Antibiotic use and sepsis make recent improvements

However, a parallel movement within healthcare to limit the unnecessary use of antibiotics has caused some experts to wonder whether efforts to treat sepsis faster, and the use of time-to-treatment thresholds as a hospital performance measure, could lead to overuse of antibiotics and the emergence of antimicrobial resistance.

New research from the University of Michigan Medical School, the VA Ann Arbor and Kaiser Permanente helps puts these fears to rest.

Led by Hallie Prescott, M.D. of the U-M Health Division of Pulmonary and Critical Care and Vincent Liu, M.D., of Kaiser Permanente Division of Research, the study looked at data from more than 1.5 million patients from 152 hospitals nationwide from 2013 through 2018. Patients included came to the emergency department with signs of systemic inflammatory response syndrome (SIRS), which includes increased heart rate, abnormal body temperature, among other signs.

The research team analyzed the use of antibiotics in these patients, including how many received antibiotics, when their treatment started, how long they were on the medications and the broadness of spectrum of the antibiotics: in other words, how many different bacteria species the antibiotics would kill.

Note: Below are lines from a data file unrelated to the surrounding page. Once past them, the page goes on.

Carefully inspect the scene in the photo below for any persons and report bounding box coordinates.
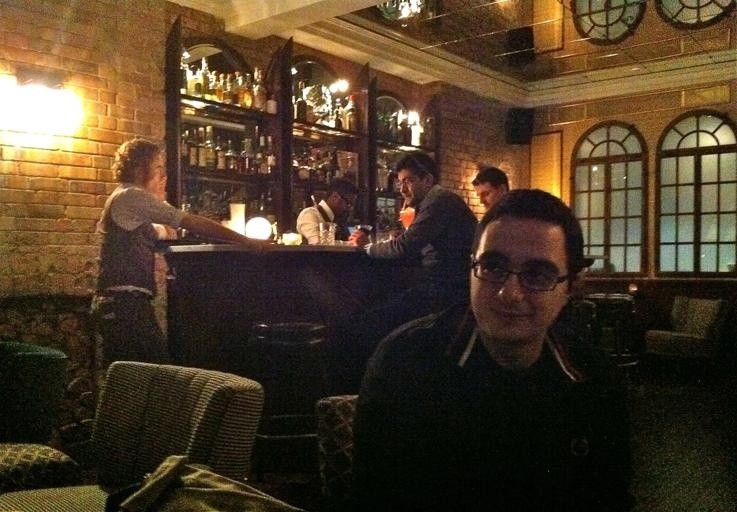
[470,167,510,213]
[297,177,358,246]
[91,138,278,367]
[352,188,635,512]
[346,150,479,322]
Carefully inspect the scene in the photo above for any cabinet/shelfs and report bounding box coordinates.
[287,55,368,244]
[175,35,285,241]
[370,90,437,247]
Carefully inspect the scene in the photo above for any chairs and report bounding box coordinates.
[643,293,728,385]
[316,394,368,512]
[1,341,68,442]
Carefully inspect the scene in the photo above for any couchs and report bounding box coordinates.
[1,358,265,512]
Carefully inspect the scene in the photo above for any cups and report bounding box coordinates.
[398,207,415,230]
[356,224,372,236]
[283,233,302,245]
[319,222,337,244]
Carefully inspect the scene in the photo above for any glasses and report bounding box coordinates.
[471,260,572,292]
[395,179,415,188]
[343,197,353,209]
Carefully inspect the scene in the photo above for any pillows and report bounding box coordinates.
[0,442,82,489]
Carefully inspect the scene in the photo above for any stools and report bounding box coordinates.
[254,318,330,490]
[581,291,641,371]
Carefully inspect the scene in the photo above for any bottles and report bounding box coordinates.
[255,186,277,226]
[292,80,315,123]
[179,54,279,113]
[182,125,277,180]
[378,159,393,193]
[332,94,357,130]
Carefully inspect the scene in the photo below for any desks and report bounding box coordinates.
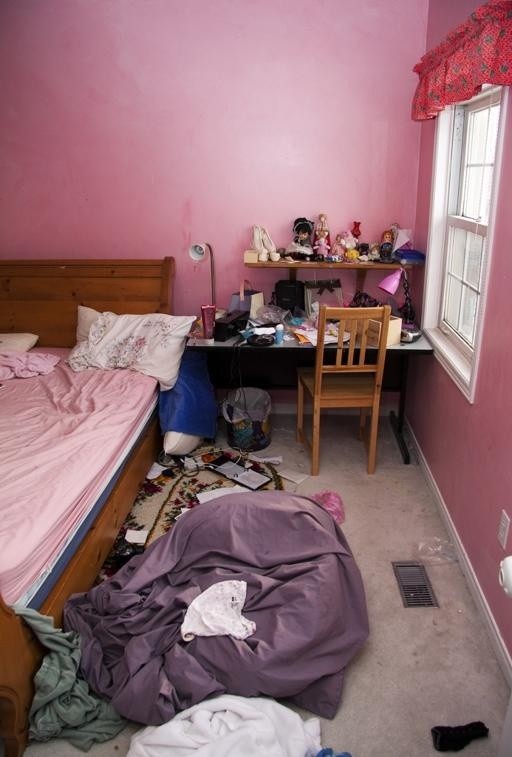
[186,310,434,464]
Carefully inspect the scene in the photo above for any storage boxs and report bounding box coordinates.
[368,316,403,347]
[395,249,426,265]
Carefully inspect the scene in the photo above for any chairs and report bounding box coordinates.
[296,303,393,476]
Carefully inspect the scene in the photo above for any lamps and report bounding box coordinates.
[188,241,227,320]
[377,266,416,329]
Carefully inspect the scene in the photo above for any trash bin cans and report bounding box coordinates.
[222,387,273,453]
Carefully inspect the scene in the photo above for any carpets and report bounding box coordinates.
[91,443,284,590]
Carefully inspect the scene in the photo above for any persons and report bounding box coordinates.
[285,217,315,262]
[378,230,395,264]
[314,230,332,261]
[331,234,343,259]
[317,212,329,231]
[342,230,359,251]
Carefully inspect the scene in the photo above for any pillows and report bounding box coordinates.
[0,332,40,353]
[158,352,221,456]
[65,306,198,391]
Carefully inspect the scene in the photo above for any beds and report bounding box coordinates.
[1,255,178,757]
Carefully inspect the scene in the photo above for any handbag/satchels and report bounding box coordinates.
[229,278,265,320]
[304,269,344,318]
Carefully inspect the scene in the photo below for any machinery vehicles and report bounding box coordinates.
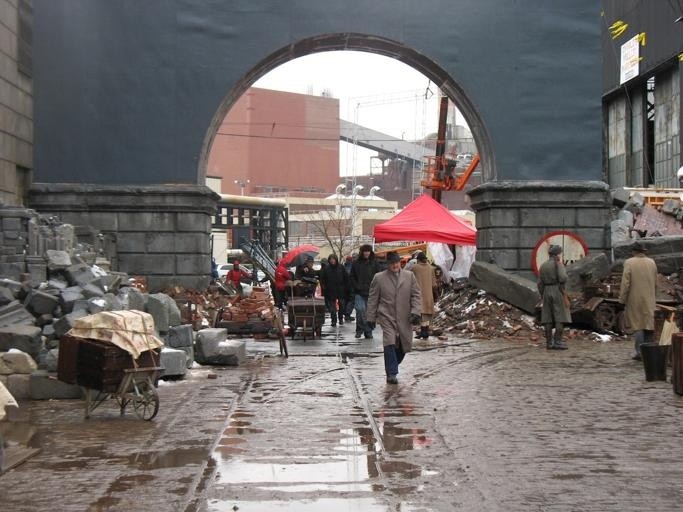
[361,85,482,284]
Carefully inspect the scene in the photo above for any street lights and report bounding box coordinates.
[233,176,251,198]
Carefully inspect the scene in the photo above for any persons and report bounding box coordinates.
[537,244,572,350]
[365,250,423,385]
[260,245,437,341]
[618,241,658,361]
[225,261,256,290]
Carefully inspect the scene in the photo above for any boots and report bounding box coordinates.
[415,326,428,340]
[546,328,568,349]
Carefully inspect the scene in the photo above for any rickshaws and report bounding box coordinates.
[210,302,294,360]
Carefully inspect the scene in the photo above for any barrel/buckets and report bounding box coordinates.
[639,342,670,383]
[227,248,243,260]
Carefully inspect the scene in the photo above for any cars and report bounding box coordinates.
[215,262,249,281]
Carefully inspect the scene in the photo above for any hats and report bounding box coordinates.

“We showed in the overall cohort, that antibiotic use decreased. There was a slight decrease in the proportion treated within 48 hours, a more impressive decrease in the average number of days of antibiotic treatment, and also a decrease in the use of broad-spectrum antibiotics,” said Prescott.

The findings are published in JAMA Internal Medicine.

About half of the people who met the criteria for SIRS received antibiotics within 12 to 48 hours after admission, a practice that decreased slightly over time. At the same time, 30-day mortality (how many people died within 30 days of their hospital stay), length of hospitalization, and the development of multi-drug resistant bacteria also decreased.

“This study adds to our national conversation about how to combat sepsis most effectively. It also confirms that we now need to look for new opportunities to mitigate sepsis by finding patients at high risk before they arrive at the hospital, identifying hospitalized patients most likely to benefit from specific treatments, and enhancing their recovery after they survive sepsis,” said Liu.

Prescott agrees.

“The pushback has been [time-to-treatment for sepsis] should not be a performance measure because it’s going to cause more harm than good, and I think our data shows it probably does more good than harm,” Prescott said. “We have shown that 152 hospitals have been able to make improvements in stewardship and sepsis treatment at the same time, contrary to popular belief.”

This work was supported by grant RO1 HSO26725 (to Drs. Prescott and Liu) from the US Agency for Healthcare Research and Quality and grant IIR 20-313 (to Dr. Prescott) from the US Department of Veterans Affairs, Health Services Research and Development Service.